- German cover (also used in other territories).

Studio album by Silver Convention
- Released: 1976
- Recorded: 1975
- Genre: Eurodisco
- Label: Jupiter Records
- Producer: Stephan Prager

Silver Convention chronology
| Save Me (1975) | Get Up and Boogie (1976) | MadHouse (1976) |

= Get Up and Boogie =

Get Up and Boogie (sometimes also known simply as Silver Convention) is the second studio album by the German disco group Silver Convention, and perhaps best known for including the song "Get Up and Boogie", which hit #1 on June 15, 1976, in Canada and reached #2 in the United States. Released in 1976, It gained popularity on the dance floors and also achieved a measure of commercial success, reaching #9 on the Billboard Black Albums chart and #13 on the Billboard Pop Albums chart.

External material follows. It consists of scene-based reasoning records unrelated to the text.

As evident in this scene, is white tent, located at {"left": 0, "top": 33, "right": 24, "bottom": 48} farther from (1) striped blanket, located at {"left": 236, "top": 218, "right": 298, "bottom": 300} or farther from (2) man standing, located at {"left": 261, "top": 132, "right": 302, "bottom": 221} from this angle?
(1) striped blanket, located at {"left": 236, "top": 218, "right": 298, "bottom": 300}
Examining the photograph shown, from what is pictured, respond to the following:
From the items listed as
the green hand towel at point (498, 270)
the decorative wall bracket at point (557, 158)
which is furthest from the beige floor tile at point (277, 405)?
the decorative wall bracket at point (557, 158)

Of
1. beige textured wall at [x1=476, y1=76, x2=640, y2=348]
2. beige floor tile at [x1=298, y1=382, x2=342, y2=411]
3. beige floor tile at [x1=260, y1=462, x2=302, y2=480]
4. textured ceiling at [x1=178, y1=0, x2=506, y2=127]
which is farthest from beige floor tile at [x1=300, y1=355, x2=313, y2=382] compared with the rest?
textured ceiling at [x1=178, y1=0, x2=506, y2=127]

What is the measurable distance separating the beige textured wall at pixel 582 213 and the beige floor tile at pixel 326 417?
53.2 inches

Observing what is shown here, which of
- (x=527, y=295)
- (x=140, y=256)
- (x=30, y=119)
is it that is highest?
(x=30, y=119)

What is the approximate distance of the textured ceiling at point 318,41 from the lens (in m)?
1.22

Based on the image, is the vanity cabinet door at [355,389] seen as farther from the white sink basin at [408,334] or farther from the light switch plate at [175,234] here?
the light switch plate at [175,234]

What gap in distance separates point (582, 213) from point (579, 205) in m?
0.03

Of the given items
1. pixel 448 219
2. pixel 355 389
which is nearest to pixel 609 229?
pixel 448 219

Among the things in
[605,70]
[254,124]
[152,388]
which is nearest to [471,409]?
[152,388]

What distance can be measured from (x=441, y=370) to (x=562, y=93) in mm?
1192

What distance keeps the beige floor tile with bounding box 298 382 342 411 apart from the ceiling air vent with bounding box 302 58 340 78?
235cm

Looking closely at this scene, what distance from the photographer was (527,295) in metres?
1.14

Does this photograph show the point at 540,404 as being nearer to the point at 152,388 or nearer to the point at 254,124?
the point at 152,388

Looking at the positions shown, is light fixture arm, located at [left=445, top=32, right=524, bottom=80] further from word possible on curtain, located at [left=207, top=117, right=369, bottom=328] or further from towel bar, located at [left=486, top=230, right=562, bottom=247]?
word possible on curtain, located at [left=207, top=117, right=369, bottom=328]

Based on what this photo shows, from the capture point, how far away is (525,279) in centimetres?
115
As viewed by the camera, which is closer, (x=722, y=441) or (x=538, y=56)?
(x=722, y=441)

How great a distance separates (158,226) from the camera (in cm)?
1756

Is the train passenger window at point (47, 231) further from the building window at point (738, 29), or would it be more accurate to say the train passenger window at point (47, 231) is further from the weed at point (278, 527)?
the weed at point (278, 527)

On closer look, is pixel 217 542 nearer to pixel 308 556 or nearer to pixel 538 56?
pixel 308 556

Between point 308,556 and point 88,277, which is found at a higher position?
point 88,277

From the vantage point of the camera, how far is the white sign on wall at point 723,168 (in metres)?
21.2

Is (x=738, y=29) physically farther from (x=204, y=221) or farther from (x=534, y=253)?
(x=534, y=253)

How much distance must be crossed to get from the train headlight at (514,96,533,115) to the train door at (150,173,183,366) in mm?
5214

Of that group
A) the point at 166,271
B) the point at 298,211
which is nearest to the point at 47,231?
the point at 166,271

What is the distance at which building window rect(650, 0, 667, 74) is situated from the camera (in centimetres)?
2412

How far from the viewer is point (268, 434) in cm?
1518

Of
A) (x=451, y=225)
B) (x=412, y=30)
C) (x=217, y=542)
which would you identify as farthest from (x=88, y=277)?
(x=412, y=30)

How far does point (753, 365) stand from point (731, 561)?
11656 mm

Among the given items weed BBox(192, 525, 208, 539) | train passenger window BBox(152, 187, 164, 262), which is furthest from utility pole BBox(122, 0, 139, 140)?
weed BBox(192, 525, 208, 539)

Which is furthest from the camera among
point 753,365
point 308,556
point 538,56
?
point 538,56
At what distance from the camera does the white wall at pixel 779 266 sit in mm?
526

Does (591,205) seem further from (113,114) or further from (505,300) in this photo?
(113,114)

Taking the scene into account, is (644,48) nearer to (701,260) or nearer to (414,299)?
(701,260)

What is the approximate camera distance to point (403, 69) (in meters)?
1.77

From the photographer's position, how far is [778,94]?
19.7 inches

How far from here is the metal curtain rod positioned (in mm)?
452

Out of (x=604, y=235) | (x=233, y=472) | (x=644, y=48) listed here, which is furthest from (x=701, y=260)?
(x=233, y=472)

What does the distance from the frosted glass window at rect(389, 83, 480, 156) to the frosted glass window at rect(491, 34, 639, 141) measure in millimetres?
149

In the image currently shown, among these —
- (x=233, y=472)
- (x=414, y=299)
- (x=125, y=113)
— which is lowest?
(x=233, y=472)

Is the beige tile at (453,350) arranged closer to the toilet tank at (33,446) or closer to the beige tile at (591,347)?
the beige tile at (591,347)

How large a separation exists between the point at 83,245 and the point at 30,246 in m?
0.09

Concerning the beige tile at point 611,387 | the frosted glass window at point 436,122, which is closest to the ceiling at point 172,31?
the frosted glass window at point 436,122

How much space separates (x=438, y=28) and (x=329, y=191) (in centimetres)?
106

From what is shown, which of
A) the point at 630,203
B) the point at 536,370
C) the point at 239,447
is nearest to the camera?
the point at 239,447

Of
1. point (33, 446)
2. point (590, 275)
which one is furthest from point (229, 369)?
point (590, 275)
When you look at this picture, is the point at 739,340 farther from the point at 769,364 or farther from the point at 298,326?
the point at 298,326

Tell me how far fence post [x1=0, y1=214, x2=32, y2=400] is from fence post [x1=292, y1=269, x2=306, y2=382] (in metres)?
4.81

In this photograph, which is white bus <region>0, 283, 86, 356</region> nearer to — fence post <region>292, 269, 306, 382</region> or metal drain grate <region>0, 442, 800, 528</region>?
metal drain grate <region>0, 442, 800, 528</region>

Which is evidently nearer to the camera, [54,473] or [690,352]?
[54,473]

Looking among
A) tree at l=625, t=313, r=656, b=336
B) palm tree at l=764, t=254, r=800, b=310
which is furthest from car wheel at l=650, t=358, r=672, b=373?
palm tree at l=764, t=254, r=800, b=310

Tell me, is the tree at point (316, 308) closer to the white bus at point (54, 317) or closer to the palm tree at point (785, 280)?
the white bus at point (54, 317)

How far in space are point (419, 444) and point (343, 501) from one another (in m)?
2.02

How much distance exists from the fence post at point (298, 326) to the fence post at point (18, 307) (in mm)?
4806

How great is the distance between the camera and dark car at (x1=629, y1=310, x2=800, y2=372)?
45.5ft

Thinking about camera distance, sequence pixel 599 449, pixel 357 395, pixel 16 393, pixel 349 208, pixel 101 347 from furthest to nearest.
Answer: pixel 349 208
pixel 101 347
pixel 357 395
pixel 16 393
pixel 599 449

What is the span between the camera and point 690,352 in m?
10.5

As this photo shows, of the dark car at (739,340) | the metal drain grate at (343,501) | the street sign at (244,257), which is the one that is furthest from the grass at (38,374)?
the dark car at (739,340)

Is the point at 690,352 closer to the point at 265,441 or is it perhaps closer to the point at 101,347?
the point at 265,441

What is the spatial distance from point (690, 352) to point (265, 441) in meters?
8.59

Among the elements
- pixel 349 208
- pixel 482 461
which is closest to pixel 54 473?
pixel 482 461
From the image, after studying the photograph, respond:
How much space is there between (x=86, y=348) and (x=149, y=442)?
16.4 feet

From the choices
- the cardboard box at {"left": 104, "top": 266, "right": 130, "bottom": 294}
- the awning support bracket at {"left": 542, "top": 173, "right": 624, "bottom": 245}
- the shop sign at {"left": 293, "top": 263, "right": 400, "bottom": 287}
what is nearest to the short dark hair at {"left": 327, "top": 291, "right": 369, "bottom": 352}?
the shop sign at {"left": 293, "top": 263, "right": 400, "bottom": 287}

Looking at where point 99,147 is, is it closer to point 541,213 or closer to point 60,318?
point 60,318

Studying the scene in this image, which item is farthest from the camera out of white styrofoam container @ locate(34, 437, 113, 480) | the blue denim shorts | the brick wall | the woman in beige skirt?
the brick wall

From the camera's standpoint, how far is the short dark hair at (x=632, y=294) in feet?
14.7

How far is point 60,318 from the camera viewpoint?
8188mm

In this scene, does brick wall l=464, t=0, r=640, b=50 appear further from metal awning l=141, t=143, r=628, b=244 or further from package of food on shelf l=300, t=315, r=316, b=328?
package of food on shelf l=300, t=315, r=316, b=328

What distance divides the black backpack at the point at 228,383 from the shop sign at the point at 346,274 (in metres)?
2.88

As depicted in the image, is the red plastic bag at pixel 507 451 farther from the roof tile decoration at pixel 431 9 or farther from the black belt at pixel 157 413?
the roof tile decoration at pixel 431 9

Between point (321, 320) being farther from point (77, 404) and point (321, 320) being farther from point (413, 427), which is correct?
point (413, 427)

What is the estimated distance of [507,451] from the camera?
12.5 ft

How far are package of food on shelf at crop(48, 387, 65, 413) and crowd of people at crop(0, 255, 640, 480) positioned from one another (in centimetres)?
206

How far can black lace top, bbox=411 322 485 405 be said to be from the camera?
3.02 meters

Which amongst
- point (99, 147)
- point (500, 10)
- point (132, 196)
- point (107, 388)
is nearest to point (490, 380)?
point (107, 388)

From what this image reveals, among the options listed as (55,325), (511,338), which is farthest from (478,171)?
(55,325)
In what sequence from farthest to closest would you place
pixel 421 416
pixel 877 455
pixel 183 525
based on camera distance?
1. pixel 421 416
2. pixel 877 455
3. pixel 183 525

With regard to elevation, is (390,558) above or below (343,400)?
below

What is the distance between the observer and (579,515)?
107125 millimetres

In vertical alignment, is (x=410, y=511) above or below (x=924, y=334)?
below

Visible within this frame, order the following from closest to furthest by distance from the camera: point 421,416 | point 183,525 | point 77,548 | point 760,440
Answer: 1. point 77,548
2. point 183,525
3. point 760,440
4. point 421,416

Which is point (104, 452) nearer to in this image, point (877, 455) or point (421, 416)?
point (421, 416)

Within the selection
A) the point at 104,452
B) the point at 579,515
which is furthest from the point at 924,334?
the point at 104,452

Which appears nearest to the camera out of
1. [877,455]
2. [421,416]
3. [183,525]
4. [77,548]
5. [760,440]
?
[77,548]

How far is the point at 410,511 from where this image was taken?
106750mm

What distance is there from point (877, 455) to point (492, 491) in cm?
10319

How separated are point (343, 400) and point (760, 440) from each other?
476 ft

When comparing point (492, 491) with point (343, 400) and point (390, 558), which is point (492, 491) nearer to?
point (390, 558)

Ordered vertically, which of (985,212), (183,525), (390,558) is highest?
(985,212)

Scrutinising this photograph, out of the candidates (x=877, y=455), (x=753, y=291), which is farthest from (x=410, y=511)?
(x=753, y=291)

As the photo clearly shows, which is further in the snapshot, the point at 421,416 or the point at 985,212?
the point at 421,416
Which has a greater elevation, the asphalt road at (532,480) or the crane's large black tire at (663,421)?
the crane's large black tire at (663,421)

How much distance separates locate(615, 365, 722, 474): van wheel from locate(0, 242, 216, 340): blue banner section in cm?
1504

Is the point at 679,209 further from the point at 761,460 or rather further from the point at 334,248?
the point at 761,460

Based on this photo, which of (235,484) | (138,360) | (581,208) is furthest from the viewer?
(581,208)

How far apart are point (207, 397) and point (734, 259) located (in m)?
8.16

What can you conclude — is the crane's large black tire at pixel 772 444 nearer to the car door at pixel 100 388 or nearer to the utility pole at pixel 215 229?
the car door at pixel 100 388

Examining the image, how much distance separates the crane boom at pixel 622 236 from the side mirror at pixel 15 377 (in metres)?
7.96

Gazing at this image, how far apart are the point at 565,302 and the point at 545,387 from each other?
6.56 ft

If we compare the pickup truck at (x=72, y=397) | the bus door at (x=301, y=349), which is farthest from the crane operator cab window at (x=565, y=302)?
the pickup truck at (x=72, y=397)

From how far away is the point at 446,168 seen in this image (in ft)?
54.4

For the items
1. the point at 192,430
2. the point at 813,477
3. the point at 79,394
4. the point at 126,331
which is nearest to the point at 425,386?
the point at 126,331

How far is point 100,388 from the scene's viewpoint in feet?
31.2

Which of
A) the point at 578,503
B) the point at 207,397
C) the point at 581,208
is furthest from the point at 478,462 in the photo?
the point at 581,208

Critical reception of the album, both back then and today, was mixed, although an Allmusic review called it "a respectable, if uneven, Euro-disco effort that boasts the disco smash 'Get Up and Boogie'". The album has since been released on iTunes in several countries, sometimes under the title Silver Convention.

Professional ratings
Review scores
| Source | Rating |
| Allmusic | Star |
| Christgau's Record Guide | B− |

==Track listing==

Side one
| No. | Title | Length |
|---|---|---|
| 1. | "Get Up and Boogie" | 4:00 |
| 2. | "No, No Joe" | 2:58 |
| 3. | "You've Turned Me On (But You Can't Turn Me Off)" | 3:34 |
| 4. | "San Francisco Hustle" | 4:48 |

Side two
| No. | Title | Length |
|---|---|---|
| 1. | "You've Got What It Takes (To Please Your Woman)" | 3:56 |
| 2. | "The Boy with Ooh-La-La" | 3:48 |
| 3. | "Old Wine in New Bottles" | 4:07 |
| 4. | "Play Me Like a Yoyo" | 3:44 |
| 5. | "Thank You, Mr. D.J." | 3:12 |

==Personnel==
- Vocals – Penny McLean, Linda G. Thompson and Jackie Carter
- Drums and Percussion – Keith Forsey and Martin Harrison
- Bass – Gary Unwin
- Keyboards – Sylvester Levay
- Congas – Charlie Campbell
- Strings arranged by Fritz Sonnleithner

==Charts==

===Weekly charts===

| Chart (1976) | Peak position |
|---|---|
| Australian Albums (Kent Music Report) | 15 |
| Canada Top Albums/CDs (RPM) | 3 |
| German Albums (Offizielle Top 100) | 48 |
| Norwegian Albums (VG-lista) | 15 |
| Swedish Albums (Sverigetopplistan) | 25 |
| US Billboard 200 | 13 |

===Year-end charts===

| Chart (1976) | Position |
|---|---|
| Canada Top Albums/CDs (RPM) | 22 |

==Certifications==

| Region | Certification | Certified units/sales |
| Australia (ARIA) | Gold | 20,000^{^} |
| Canada (Music Canada) | Gold | 50,000^{^} |
^{^} Shipments figures based on certification alone.